Sometimes you have to avoid them. For example, people with a tendency to form calcium oxalate stones should not take them often.

Spinach Suitable

  • Instead, they have to ensure a good supply of calcium because when they coincide with the intestine with oxalic acid, they form calcium oxalate eliminated with the feces.

6. Beware of Vitamin C Supplements

They are not recommended if you tend to form oxalate stones, since vitamin C is converted to oxalate in the body.

  • Instead, it is convenient for them to take a fruit rich in vitamin C daily (since it will not exceed the recommended daily dose) because it provides citrates.
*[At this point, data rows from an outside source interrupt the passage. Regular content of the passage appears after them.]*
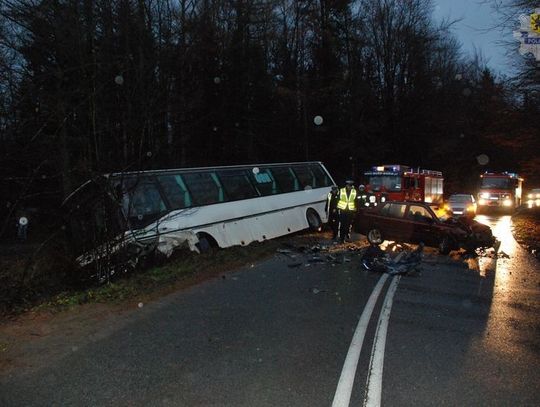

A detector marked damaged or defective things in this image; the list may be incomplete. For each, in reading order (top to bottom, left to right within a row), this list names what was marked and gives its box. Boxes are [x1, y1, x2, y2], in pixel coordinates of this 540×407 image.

damaged bus front [62, 163, 334, 284]
crashed red car [354, 202, 498, 255]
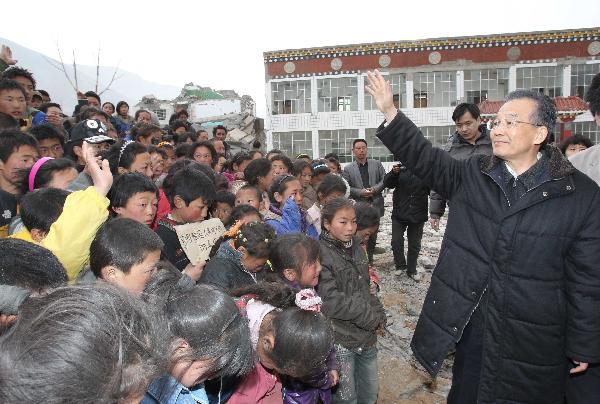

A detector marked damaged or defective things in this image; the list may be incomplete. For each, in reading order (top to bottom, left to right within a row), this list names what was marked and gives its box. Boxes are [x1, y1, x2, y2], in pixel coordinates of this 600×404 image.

damaged building [134, 83, 264, 149]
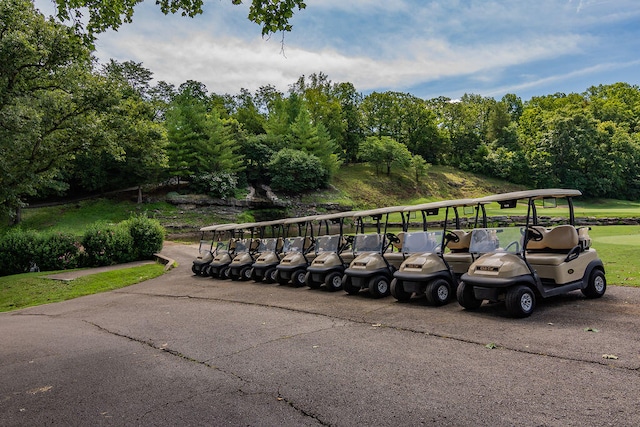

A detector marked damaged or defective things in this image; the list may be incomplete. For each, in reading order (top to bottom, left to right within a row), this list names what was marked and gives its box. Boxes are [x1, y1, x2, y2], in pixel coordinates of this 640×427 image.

crack in asphalt [111, 290, 640, 372]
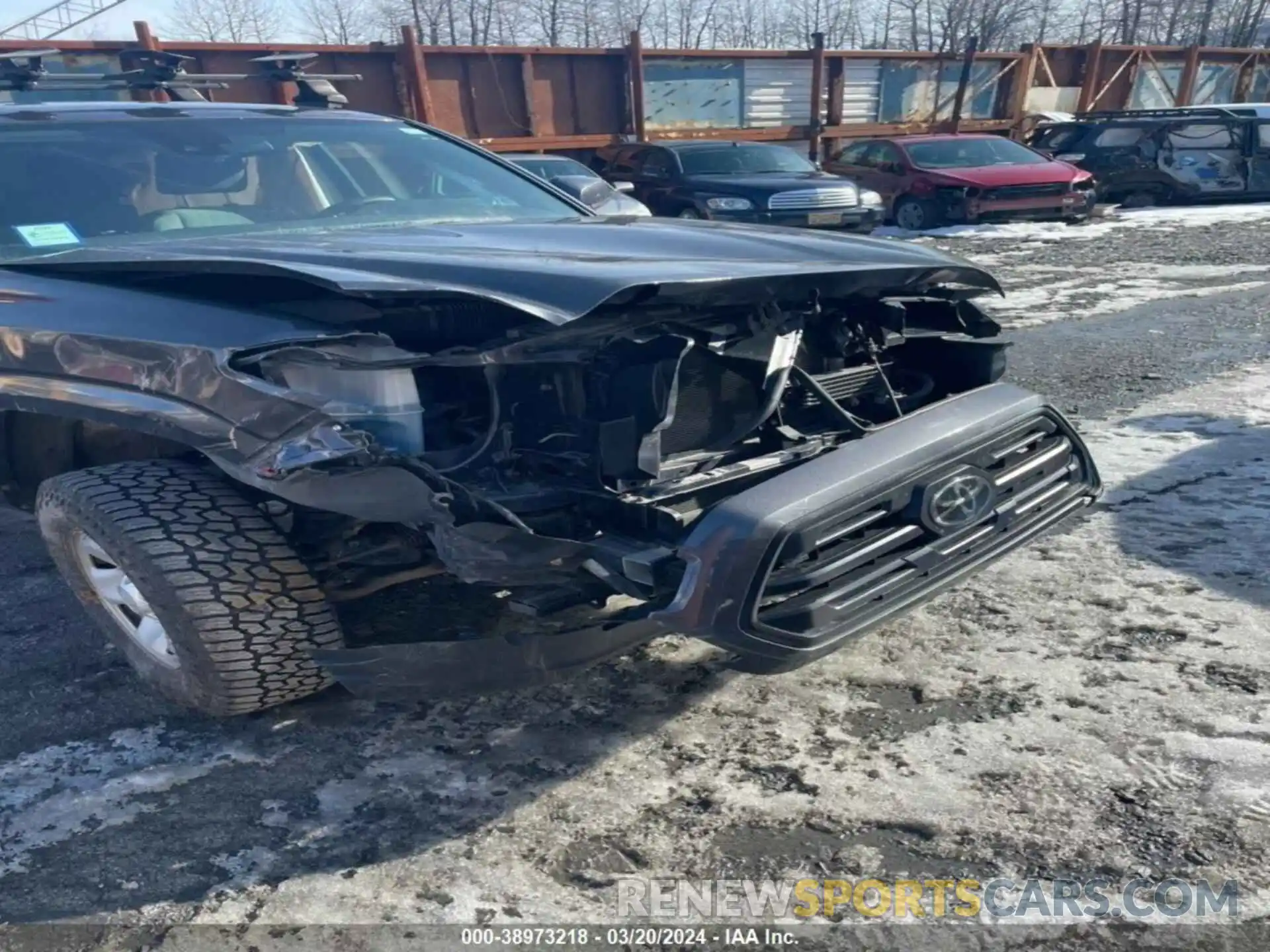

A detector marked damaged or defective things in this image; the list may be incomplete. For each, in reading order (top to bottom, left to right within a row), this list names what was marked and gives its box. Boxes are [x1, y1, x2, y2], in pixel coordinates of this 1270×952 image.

rusty metal fence [2, 24, 1270, 157]
red damaged sedan [827, 134, 1097, 233]
crumpled hood [7, 216, 1000, 325]
torn fender liner [7, 219, 1000, 327]
damaged black pickup truck [0, 102, 1102, 715]
detached front bumper [310, 383, 1102, 700]
torn fender liner [310, 614, 665, 695]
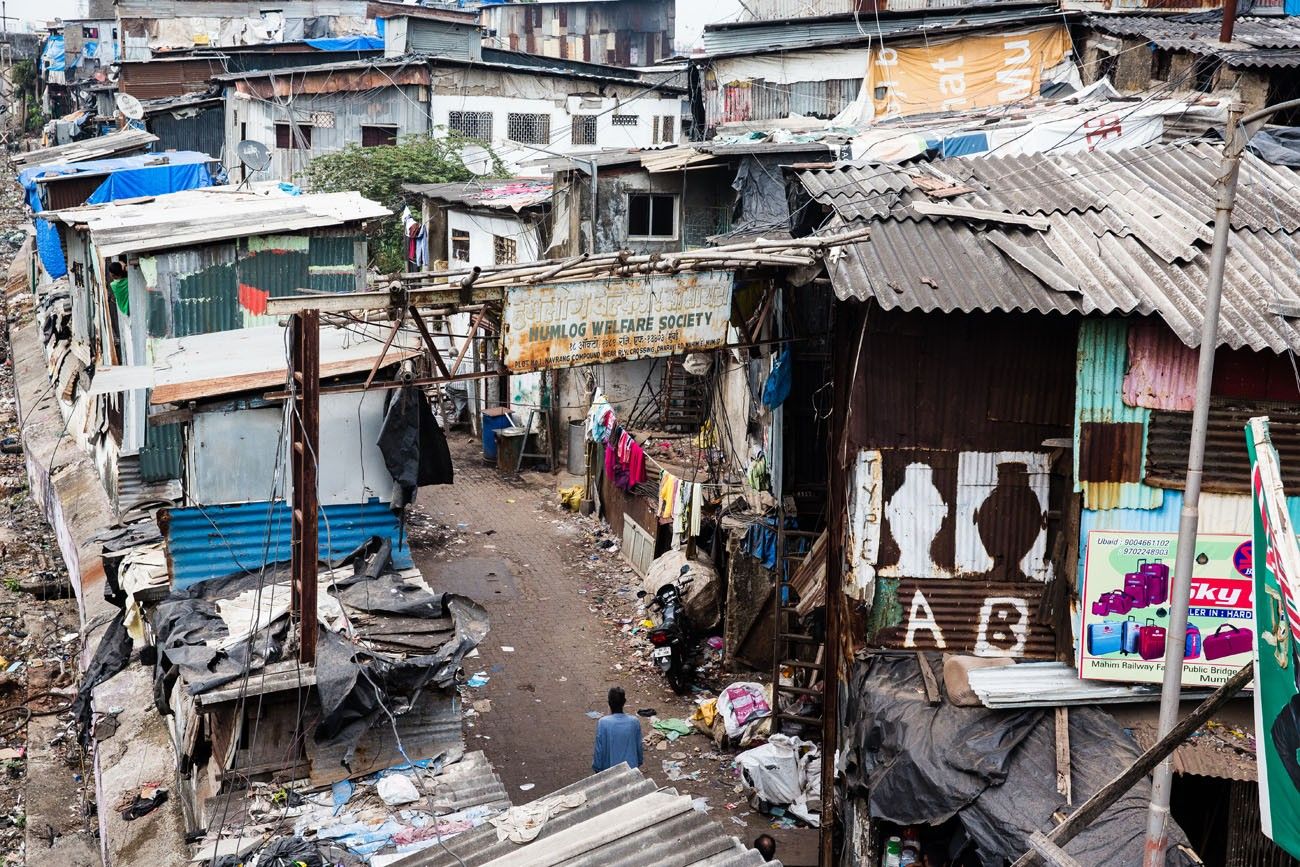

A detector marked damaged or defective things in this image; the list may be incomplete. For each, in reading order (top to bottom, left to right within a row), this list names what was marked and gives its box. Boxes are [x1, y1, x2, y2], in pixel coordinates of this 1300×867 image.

rusty metal sheet [502, 272, 736, 372]
rusty metal sheet [872, 580, 1056, 660]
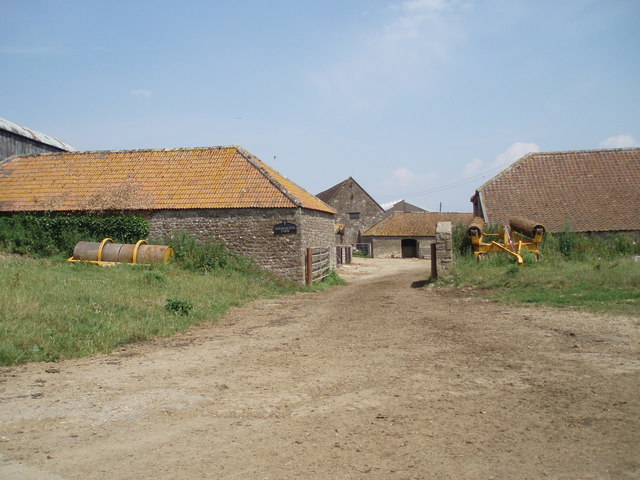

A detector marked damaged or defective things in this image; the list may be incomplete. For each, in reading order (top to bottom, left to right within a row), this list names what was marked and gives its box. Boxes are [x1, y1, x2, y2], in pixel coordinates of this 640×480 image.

rusty cylindrical tank [72, 238, 174, 264]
This compound prevents the union between calcium and oxalic acid.

7. Don’t Abuse Antacids

It has been proven that, if taken for a long time, they can damage the kidneys.

  • Antibiotics have also been shown to promote “stone” formation.

8. Did You Know That From the Age of 50, We Should Take More Diuretic Foods?

From this age, there is more risk of stones, especially in women. It is mainly because it goes through a period in which the decrease in estrogens can cause the appearance of different symptoms, physical, emotional, and psychological.

And also, it seems that it increases the risk of having kidney stones.

  • One of the reasons why this occurs is that in postmenopausal women two factors usually coincide that can increase, in some cases, the risk of “stones”: on the one hand, bone decalcification associated with the decrease of estrogens and, on the other hand, another, the medication that is usually given to treat osteoporosis (calcium and vitamin D supplements).
  • On the other hand, hormone replacement therapy is often prescribed, which also seems to affect it negatively. A study of more than 24,000 postmenopausal women published in the Archives of Internal Medicine showed that those who took hormones were at a 21% higher risk of kidney stones over five years than those ingested only placebo.